Das myofasziale Release (Myofascial Release Technique oder MRT) taucht als Begriff für eine Technik erstmals 1981 als Titel für eine Fortbildungsreihe an der Michigan State University auf. Das Skript zu dieser Fortbildung – durchgeführt von Anthony Chila, D.O., John Peckham, D.O. und Robert C. Ward, D.O. wurde allerdings nie veröffentlicht [38]. Mehrheitlich wird in der Literatur die MRT allerdings auf Robert Ward zurückgeführt. In dem besagten Text führt dieser selbst aus, dass die MRT auf Basis von Still-Konzepten entwickelt wurde. Dieser nutzte während eines großen Teils seines Wirkens indirekte Release-Techniken mit dem Ziel, die dreidimensionale Funktionalität im Patienten zu verbessern bzw. wiederherzustellen.

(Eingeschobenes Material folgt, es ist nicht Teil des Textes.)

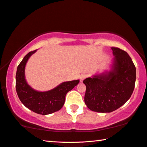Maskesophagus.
Masks as SVG:
<instances>
[{
	"label": "esophagus",
	"instance_id": "1",
	"mask_svg": "<svg viewBox=\"0 0 147 147\" xmlns=\"http://www.w3.org/2000/svg\"><path fill=\"white\" fill-rule=\"evenodd\" d=\"M87 77V75H86V74H82V75H81L80 76V82H82L83 81H84V79Z\"/></svg>",
	"mask_w": 147,
	"mask_h": 147
}]
</instances>
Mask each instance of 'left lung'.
<instances>
[{"label": "left lung", "instance_id": "1", "mask_svg": "<svg viewBox=\"0 0 147 147\" xmlns=\"http://www.w3.org/2000/svg\"><path fill=\"white\" fill-rule=\"evenodd\" d=\"M114 55L110 69L86 78L84 102L97 113H108L124 105L134 92L136 69L125 51L111 48Z\"/></svg>", "mask_w": 147, "mask_h": 147}]
</instances>
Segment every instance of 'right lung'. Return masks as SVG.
I'll use <instances>...</instances> for the list:
<instances>
[{
  "mask_svg": "<svg viewBox=\"0 0 147 147\" xmlns=\"http://www.w3.org/2000/svg\"><path fill=\"white\" fill-rule=\"evenodd\" d=\"M36 50L28 53L18 65L16 76V88L22 103L30 110L39 115H47L59 111L65 103V95L80 82L75 80L63 82L53 89L40 92L34 90L25 78V66Z\"/></svg>",
  "mask_w": 147,
  "mask_h": 147,
  "instance_id": "add662e5",
  "label": "right lung"
}]
</instances>
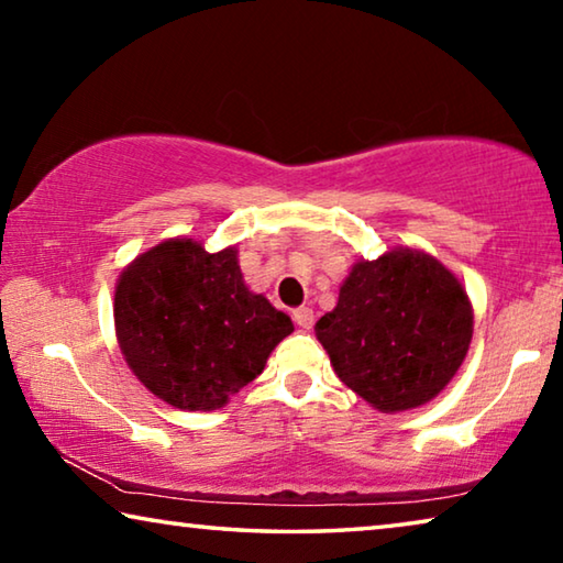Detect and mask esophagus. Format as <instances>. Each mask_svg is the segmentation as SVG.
I'll list each match as a JSON object with an SVG mask.
<instances>
[{
    "instance_id": "esophagus-1",
    "label": "esophagus",
    "mask_w": 563,
    "mask_h": 563,
    "mask_svg": "<svg viewBox=\"0 0 563 563\" xmlns=\"http://www.w3.org/2000/svg\"><path fill=\"white\" fill-rule=\"evenodd\" d=\"M292 320H296V323L300 325V328H313V323H316V316H313V308H308V306H300V308H296L292 310Z\"/></svg>"
}]
</instances>
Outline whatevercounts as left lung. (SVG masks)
<instances>
[{
  "label": "left lung",
  "mask_w": 563,
  "mask_h": 563,
  "mask_svg": "<svg viewBox=\"0 0 563 563\" xmlns=\"http://www.w3.org/2000/svg\"><path fill=\"white\" fill-rule=\"evenodd\" d=\"M316 335L353 394L380 413H400L433 400L456 376L474 335V308L441 261L390 247L351 267Z\"/></svg>",
  "instance_id": "1"
}]
</instances>
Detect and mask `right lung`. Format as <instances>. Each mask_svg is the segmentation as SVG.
Masks as SVG:
<instances>
[{"label":"right lung","instance_id":"add662e5","mask_svg":"<svg viewBox=\"0 0 563 563\" xmlns=\"http://www.w3.org/2000/svg\"><path fill=\"white\" fill-rule=\"evenodd\" d=\"M114 333L150 394L180 410H218L261 376L292 320L247 288L235 245L208 253L180 235L120 273Z\"/></svg>","mask_w":563,"mask_h":563}]
</instances>
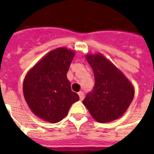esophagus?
Segmentation results:
<instances>
[{"label": "esophagus", "instance_id": "obj_1", "mask_svg": "<svg viewBox=\"0 0 154 154\" xmlns=\"http://www.w3.org/2000/svg\"><path fill=\"white\" fill-rule=\"evenodd\" d=\"M78 95H79V98H80L81 100H82L84 99V93L82 92V91H80L79 93H78Z\"/></svg>", "mask_w": 154, "mask_h": 154}]
</instances>
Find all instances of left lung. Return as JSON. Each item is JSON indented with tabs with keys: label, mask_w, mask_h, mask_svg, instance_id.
<instances>
[{
	"label": "left lung",
	"mask_w": 154,
	"mask_h": 154,
	"mask_svg": "<svg viewBox=\"0 0 154 154\" xmlns=\"http://www.w3.org/2000/svg\"><path fill=\"white\" fill-rule=\"evenodd\" d=\"M95 85L82 103L91 116L100 123L110 122L123 116L134 96L131 82L101 54H87Z\"/></svg>",
	"instance_id": "obj_1"
}]
</instances>
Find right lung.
I'll list each match as a JSON object with an SVG mask.
<instances>
[{"instance_id":"right-lung-1","label":"right lung","mask_w":154,"mask_h":154,"mask_svg":"<svg viewBox=\"0 0 154 154\" xmlns=\"http://www.w3.org/2000/svg\"><path fill=\"white\" fill-rule=\"evenodd\" d=\"M74 55L66 48H56L32 67L25 78L23 92L29 107L48 122H59L79 100L67 78Z\"/></svg>"}]
</instances>
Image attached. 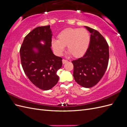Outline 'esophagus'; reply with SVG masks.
Masks as SVG:
<instances>
[{
	"instance_id": "34e87169",
	"label": "esophagus",
	"mask_w": 127,
	"mask_h": 127,
	"mask_svg": "<svg viewBox=\"0 0 127 127\" xmlns=\"http://www.w3.org/2000/svg\"><path fill=\"white\" fill-rule=\"evenodd\" d=\"M67 62H68V60H65V59H63V64H64L65 63H66Z\"/></svg>"
}]
</instances>
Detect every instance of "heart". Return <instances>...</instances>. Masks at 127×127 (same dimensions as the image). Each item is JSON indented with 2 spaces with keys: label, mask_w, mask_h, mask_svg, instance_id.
Returning <instances> with one entry per match:
<instances>
[{
  "label": "heart",
  "mask_w": 127,
  "mask_h": 127,
  "mask_svg": "<svg viewBox=\"0 0 127 127\" xmlns=\"http://www.w3.org/2000/svg\"><path fill=\"white\" fill-rule=\"evenodd\" d=\"M58 40L52 41V47L58 55H61L67 46V52L75 58L86 53L90 43V35L85 29L67 28L58 34Z\"/></svg>",
  "instance_id": "b5f03b06"
}]
</instances>
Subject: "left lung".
<instances>
[{
    "label": "left lung",
    "instance_id": "left-lung-1",
    "mask_svg": "<svg viewBox=\"0 0 127 127\" xmlns=\"http://www.w3.org/2000/svg\"><path fill=\"white\" fill-rule=\"evenodd\" d=\"M91 33L89 47L82 57L72 60L75 81L84 87L90 88L99 82L105 74L109 59V45L97 31L85 26Z\"/></svg>",
    "mask_w": 127,
    "mask_h": 127
}]
</instances>
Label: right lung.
I'll use <instances>...</instances> for the list:
<instances>
[{"label": "right lung", "instance_id": "right-lung-1", "mask_svg": "<svg viewBox=\"0 0 127 127\" xmlns=\"http://www.w3.org/2000/svg\"><path fill=\"white\" fill-rule=\"evenodd\" d=\"M50 25L39 26L27 35L20 48L22 66L25 74L34 85L42 90H49L59 80L57 72L63 65L62 58L53 54ZM43 40L45 44L41 45ZM34 48L38 50L35 53Z\"/></svg>", "mask_w": 127, "mask_h": 127}]
</instances>
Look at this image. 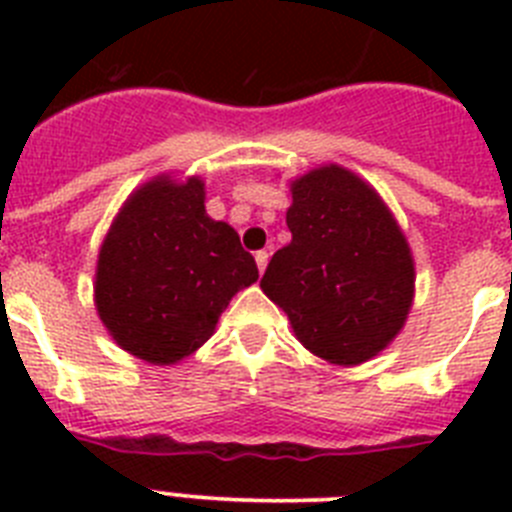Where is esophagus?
<instances>
[{"instance_id":"obj_1","label":"esophagus","mask_w":512,"mask_h":512,"mask_svg":"<svg viewBox=\"0 0 512 512\" xmlns=\"http://www.w3.org/2000/svg\"><path fill=\"white\" fill-rule=\"evenodd\" d=\"M266 264H269V251H259V253H256V266H259L261 274H264Z\"/></svg>"}]
</instances>
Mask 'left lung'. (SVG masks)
<instances>
[{
	"label": "left lung",
	"instance_id": "8db88e82",
	"mask_svg": "<svg viewBox=\"0 0 512 512\" xmlns=\"http://www.w3.org/2000/svg\"><path fill=\"white\" fill-rule=\"evenodd\" d=\"M292 241L271 256L261 289L297 341L338 366L364 364L408 320L415 266L390 207L338 164L292 182Z\"/></svg>",
	"mask_w": 512,
	"mask_h": 512
}]
</instances>
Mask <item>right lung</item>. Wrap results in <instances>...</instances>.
<instances>
[{"label": "right lung", "mask_w": 512, "mask_h": 512, "mask_svg": "<svg viewBox=\"0 0 512 512\" xmlns=\"http://www.w3.org/2000/svg\"><path fill=\"white\" fill-rule=\"evenodd\" d=\"M256 279L238 233L205 212V182L158 176L117 212L99 248L94 302L117 346L169 366L194 354Z\"/></svg>", "instance_id": "obj_1"}]
</instances>
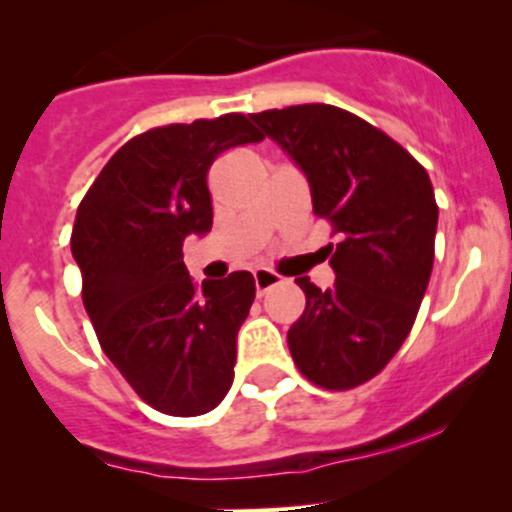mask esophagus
<instances>
[{"label": "esophagus", "instance_id": "34e87169", "mask_svg": "<svg viewBox=\"0 0 512 512\" xmlns=\"http://www.w3.org/2000/svg\"><path fill=\"white\" fill-rule=\"evenodd\" d=\"M254 280H256V292H258V295H266V292L271 290V287L283 283V275H278L275 271H271V268H256Z\"/></svg>", "mask_w": 512, "mask_h": 512}]
</instances>
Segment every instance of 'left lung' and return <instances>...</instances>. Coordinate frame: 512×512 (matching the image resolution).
Segmentation results:
<instances>
[{"instance_id": "8db88e82", "label": "left lung", "mask_w": 512, "mask_h": 512, "mask_svg": "<svg viewBox=\"0 0 512 512\" xmlns=\"http://www.w3.org/2000/svg\"><path fill=\"white\" fill-rule=\"evenodd\" d=\"M251 118L300 164L314 212L338 234L331 290L295 280L307 307L287 331L292 360L321 389H353L380 375L416 321L435 256L433 183L387 132L329 103Z\"/></svg>"}]
</instances>
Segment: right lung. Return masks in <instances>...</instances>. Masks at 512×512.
<instances>
[{
  "label": "right lung",
  "mask_w": 512,
  "mask_h": 512,
  "mask_svg": "<svg viewBox=\"0 0 512 512\" xmlns=\"http://www.w3.org/2000/svg\"><path fill=\"white\" fill-rule=\"evenodd\" d=\"M261 140L244 113L152 128L108 159L77 208L72 256L96 338L137 396L166 416L208 413L232 387L254 275L193 283L183 241L212 227L217 154Z\"/></svg>",
  "instance_id": "add662e5"
}]
</instances>
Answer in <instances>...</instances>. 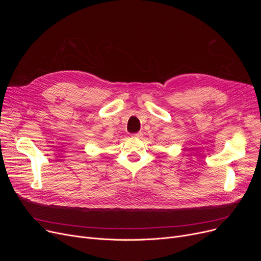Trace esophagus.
Returning a JSON list of instances; mask_svg holds the SVG:
<instances>
[{
	"instance_id": "1",
	"label": "esophagus",
	"mask_w": 261,
	"mask_h": 261,
	"mask_svg": "<svg viewBox=\"0 0 261 261\" xmlns=\"http://www.w3.org/2000/svg\"><path fill=\"white\" fill-rule=\"evenodd\" d=\"M133 138H135V139H142V138H143V133H142V132L134 133V134H133Z\"/></svg>"
}]
</instances>
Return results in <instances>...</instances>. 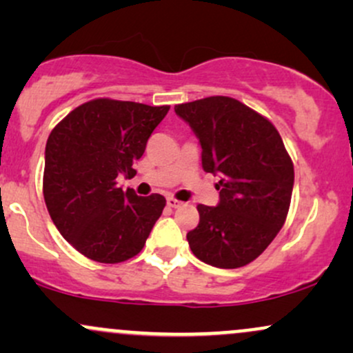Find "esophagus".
Listing matches in <instances>:
<instances>
[{"label": "esophagus", "instance_id": "obj_1", "mask_svg": "<svg viewBox=\"0 0 353 353\" xmlns=\"http://www.w3.org/2000/svg\"><path fill=\"white\" fill-rule=\"evenodd\" d=\"M168 205L169 208H181L182 205V202L181 201H177V199H174V197H168Z\"/></svg>", "mask_w": 353, "mask_h": 353}]
</instances>
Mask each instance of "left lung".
<instances>
[{"instance_id": "8db88e82", "label": "left lung", "mask_w": 353, "mask_h": 353, "mask_svg": "<svg viewBox=\"0 0 353 353\" xmlns=\"http://www.w3.org/2000/svg\"><path fill=\"white\" fill-rule=\"evenodd\" d=\"M202 148V168L221 177L216 208L197 205L199 225L188 232L192 254L219 269L257 259L285 222L294 164L269 119L228 96L177 104Z\"/></svg>"}]
</instances>
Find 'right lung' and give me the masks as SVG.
Here are the masks:
<instances>
[{"instance_id": "add662e5", "label": "right lung", "mask_w": 353, "mask_h": 353, "mask_svg": "<svg viewBox=\"0 0 353 353\" xmlns=\"http://www.w3.org/2000/svg\"><path fill=\"white\" fill-rule=\"evenodd\" d=\"M169 106L116 99L81 104L51 131L44 152L43 194L48 212L78 252L117 264L143 250L165 199L117 188L132 177L134 161Z\"/></svg>"}]
</instances>
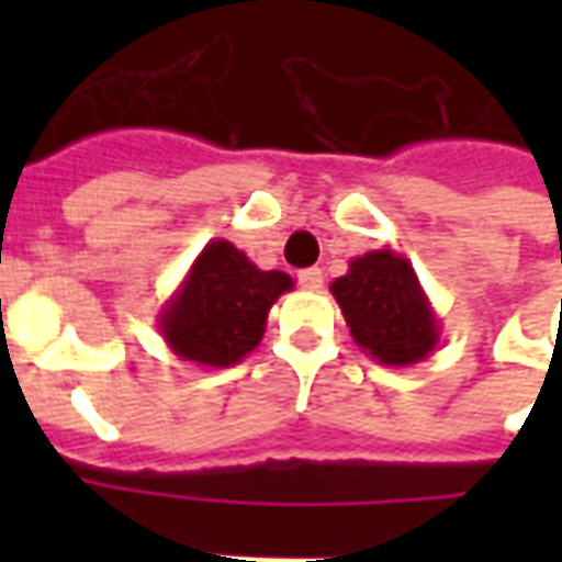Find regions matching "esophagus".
<instances>
[{"mask_svg":"<svg viewBox=\"0 0 562 562\" xmlns=\"http://www.w3.org/2000/svg\"><path fill=\"white\" fill-rule=\"evenodd\" d=\"M297 282L304 285V289H322V282H325V273H322V268H306L297 273Z\"/></svg>","mask_w":562,"mask_h":562,"instance_id":"34e87169","label":"esophagus"}]
</instances>
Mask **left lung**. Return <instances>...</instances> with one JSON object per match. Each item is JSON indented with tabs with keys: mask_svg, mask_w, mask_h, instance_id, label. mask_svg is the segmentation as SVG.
I'll return each mask as SVG.
<instances>
[{
	"mask_svg": "<svg viewBox=\"0 0 562 562\" xmlns=\"http://www.w3.org/2000/svg\"><path fill=\"white\" fill-rule=\"evenodd\" d=\"M352 340L385 367H413L439 342V318L427 301L413 261L373 249L349 261V273L330 282Z\"/></svg>",
	"mask_w": 562,
	"mask_h": 562,
	"instance_id": "8db88e82",
	"label": "left lung"
}]
</instances>
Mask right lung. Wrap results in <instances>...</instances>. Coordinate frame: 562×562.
Returning a JSON list of instances; mask_svg holds the SVG:
<instances>
[{"mask_svg": "<svg viewBox=\"0 0 562 562\" xmlns=\"http://www.w3.org/2000/svg\"><path fill=\"white\" fill-rule=\"evenodd\" d=\"M292 289L289 273L256 268L246 252L216 237L161 306V340L183 361L232 367L261 342L270 306Z\"/></svg>", "mask_w": 562, "mask_h": 562, "instance_id": "add662e5", "label": "right lung"}]
</instances>
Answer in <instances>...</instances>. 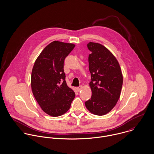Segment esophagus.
<instances>
[{
	"label": "esophagus",
	"mask_w": 154,
	"mask_h": 154,
	"mask_svg": "<svg viewBox=\"0 0 154 154\" xmlns=\"http://www.w3.org/2000/svg\"><path fill=\"white\" fill-rule=\"evenodd\" d=\"M82 86H79V87H77V88H76V90H77V91H79L81 89H82Z\"/></svg>",
	"instance_id": "obj_1"
}]
</instances>
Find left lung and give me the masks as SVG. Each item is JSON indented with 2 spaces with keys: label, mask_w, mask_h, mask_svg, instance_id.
Segmentation results:
<instances>
[{
  "label": "left lung",
  "mask_w": 154,
  "mask_h": 154,
  "mask_svg": "<svg viewBox=\"0 0 154 154\" xmlns=\"http://www.w3.org/2000/svg\"><path fill=\"white\" fill-rule=\"evenodd\" d=\"M87 47L91 51L88 62L92 96L85 104L91 113L103 116L115 107L120 98L123 75L117 59L105 46L89 42Z\"/></svg>",
  "instance_id": "8db88e82"
}]
</instances>
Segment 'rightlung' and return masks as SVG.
I'll use <instances>...</instances> for the list:
<instances>
[{
  "label": "right lung",
  "mask_w": 154,
  "mask_h": 154,
  "mask_svg": "<svg viewBox=\"0 0 154 154\" xmlns=\"http://www.w3.org/2000/svg\"><path fill=\"white\" fill-rule=\"evenodd\" d=\"M75 45L54 41L47 45L33 66L31 85L38 104L46 114L58 117L69 110L75 97L65 81L63 66Z\"/></svg>",
  "instance_id": "add662e5"
}]
</instances>
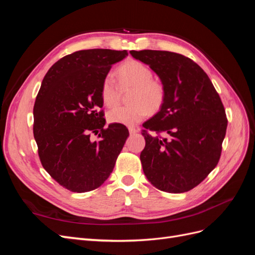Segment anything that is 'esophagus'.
<instances>
[{
    "label": "esophagus",
    "mask_w": 255,
    "mask_h": 255,
    "mask_svg": "<svg viewBox=\"0 0 255 255\" xmlns=\"http://www.w3.org/2000/svg\"><path fill=\"white\" fill-rule=\"evenodd\" d=\"M138 128H128V132H129V134H136L137 132H138Z\"/></svg>",
    "instance_id": "obj_1"
}]
</instances>
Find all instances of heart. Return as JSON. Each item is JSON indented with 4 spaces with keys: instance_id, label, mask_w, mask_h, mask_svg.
Listing matches in <instances>:
<instances>
[{
    "instance_id": "heart-1",
    "label": "heart",
    "mask_w": 255,
    "mask_h": 255,
    "mask_svg": "<svg viewBox=\"0 0 255 255\" xmlns=\"http://www.w3.org/2000/svg\"><path fill=\"white\" fill-rule=\"evenodd\" d=\"M120 87L133 86L128 97L130 104L117 106L107 114V120L123 126H135L149 113H156L163 107L166 89L163 84L153 80L151 69L138 60H128L117 70ZM120 91L113 75L107 74L101 85V99L106 106H114L119 101Z\"/></svg>"
}]
</instances>
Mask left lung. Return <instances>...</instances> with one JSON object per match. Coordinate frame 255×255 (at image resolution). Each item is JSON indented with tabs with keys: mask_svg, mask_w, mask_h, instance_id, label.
<instances>
[{
	"mask_svg": "<svg viewBox=\"0 0 255 255\" xmlns=\"http://www.w3.org/2000/svg\"><path fill=\"white\" fill-rule=\"evenodd\" d=\"M129 53L149 65L166 89L163 107L143 123V172L161 191H188L219 161L228 126L221 99L203 69L190 58L168 51Z\"/></svg>",
	"mask_w": 255,
	"mask_h": 255,
	"instance_id": "1",
	"label": "left lung"
}]
</instances>
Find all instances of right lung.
I'll use <instances>...</instances> for the list:
<instances>
[{
	"label": "right lung",
	"mask_w": 255,
	"mask_h": 255,
	"mask_svg": "<svg viewBox=\"0 0 255 255\" xmlns=\"http://www.w3.org/2000/svg\"><path fill=\"white\" fill-rule=\"evenodd\" d=\"M126 50L76 51L45 74L34 105V137L42 167L73 192L94 190L107 180L128 136L123 125L104 128L101 85ZM99 133V141L91 134Z\"/></svg>",
	"instance_id": "1"
}]
</instances>
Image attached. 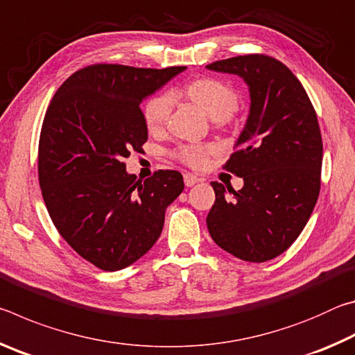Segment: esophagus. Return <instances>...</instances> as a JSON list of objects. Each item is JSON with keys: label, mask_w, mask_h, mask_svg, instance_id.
<instances>
[{"label": "esophagus", "mask_w": 355, "mask_h": 355, "mask_svg": "<svg viewBox=\"0 0 355 355\" xmlns=\"http://www.w3.org/2000/svg\"><path fill=\"white\" fill-rule=\"evenodd\" d=\"M183 178H184V184L188 186V188H191V186H194L196 183L200 182V180L194 175V173H189V172L184 173Z\"/></svg>", "instance_id": "34e87169"}]
</instances>
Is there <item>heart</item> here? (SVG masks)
I'll use <instances>...</instances> for the list:
<instances>
[{"label":"heart","mask_w":355,"mask_h":355,"mask_svg":"<svg viewBox=\"0 0 355 355\" xmlns=\"http://www.w3.org/2000/svg\"><path fill=\"white\" fill-rule=\"evenodd\" d=\"M186 97L200 107L209 119L225 120L236 111L238 95L230 86L222 81L203 78L188 84L184 89ZM172 95L159 94L147 101L144 107V119L150 131H161L167 123V119L172 111ZM209 147L202 146H186L180 150V158L191 166H199L203 163Z\"/></svg>","instance_id":"heart-1"}]
</instances>
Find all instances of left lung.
I'll return each mask as SVG.
<instances>
[{
    "mask_svg": "<svg viewBox=\"0 0 355 355\" xmlns=\"http://www.w3.org/2000/svg\"><path fill=\"white\" fill-rule=\"evenodd\" d=\"M207 69L239 76L250 97L236 152L225 164L244 184L233 191L211 183L216 202L207 216L208 232L220 249L244 261L272 260L296 241L320 196L316 112L300 81L274 58L236 56Z\"/></svg>",
    "mask_w": 355,
    "mask_h": 355,
    "instance_id": "8db88e82",
    "label": "left lung"
}]
</instances>
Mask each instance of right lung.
<instances>
[{
	"label": "right lung",
	"mask_w": 355,
	"mask_h": 355,
	"mask_svg": "<svg viewBox=\"0 0 355 355\" xmlns=\"http://www.w3.org/2000/svg\"><path fill=\"white\" fill-rule=\"evenodd\" d=\"M184 70L91 65L67 78L48 106L42 196L70 248L103 271H120L153 248L167 207L184 189L177 171L137 180L123 163L148 137L141 103Z\"/></svg>",
	"instance_id": "obj_1"
}]
</instances>
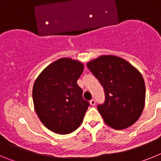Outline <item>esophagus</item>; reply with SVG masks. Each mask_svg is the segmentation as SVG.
<instances>
[{
  "mask_svg": "<svg viewBox=\"0 0 161 161\" xmlns=\"http://www.w3.org/2000/svg\"><path fill=\"white\" fill-rule=\"evenodd\" d=\"M89 102H90L91 106H95V104H96V101H95L94 99H92Z\"/></svg>",
  "mask_w": 161,
  "mask_h": 161,
  "instance_id": "esophagus-1",
  "label": "esophagus"
}]
</instances>
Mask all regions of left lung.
I'll return each mask as SVG.
<instances>
[{
    "mask_svg": "<svg viewBox=\"0 0 161 161\" xmlns=\"http://www.w3.org/2000/svg\"><path fill=\"white\" fill-rule=\"evenodd\" d=\"M87 67L104 89L105 102L97 109L105 123L116 130L136 123L145 102V84L139 71L114 55L101 56Z\"/></svg>",
    "mask_w": 161,
    "mask_h": 161,
    "instance_id": "obj_1",
    "label": "left lung"
}]
</instances>
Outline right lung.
Instances as JSON below:
<instances>
[{
    "label": "right lung",
    "mask_w": 161,
    "mask_h": 161,
    "mask_svg": "<svg viewBox=\"0 0 161 161\" xmlns=\"http://www.w3.org/2000/svg\"><path fill=\"white\" fill-rule=\"evenodd\" d=\"M84 70L77 60L61 58L48 65L33 86V102L40 121L50 130L72 133L83 122L89 102L76 81Z\"/></svg>",
    "instance_id": "right-lung-1"
}]
</instances>
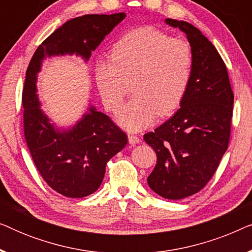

Die MRT wird auch als „Brückentechnik“ über das Spektrum manualtherapeutischer Techniken bezeichnet, da sie zahlreiche Prinzipien aus Weichteiltechnik, Muskel-Energie-Technik, indirekter Technik und kraniosakraler Technik verbindet [61]. Die Besonderheit der Technik besteht in ihrer integrierten Betrachtungsweise der anatomischen und physiologischen Befunde des Patienten im Kontext mit psychologischen und soziologischen Aspekten. Dies bedarf dann bei der Anwendung in der Tiermedizin der erweiterten Betrachtungsweise der Besonderheiten in der individuellen Tier-Halter-Beziehung. Dasselbe gilt natürlich auch in erweiterter Form für das myofasziale Release in Ketten.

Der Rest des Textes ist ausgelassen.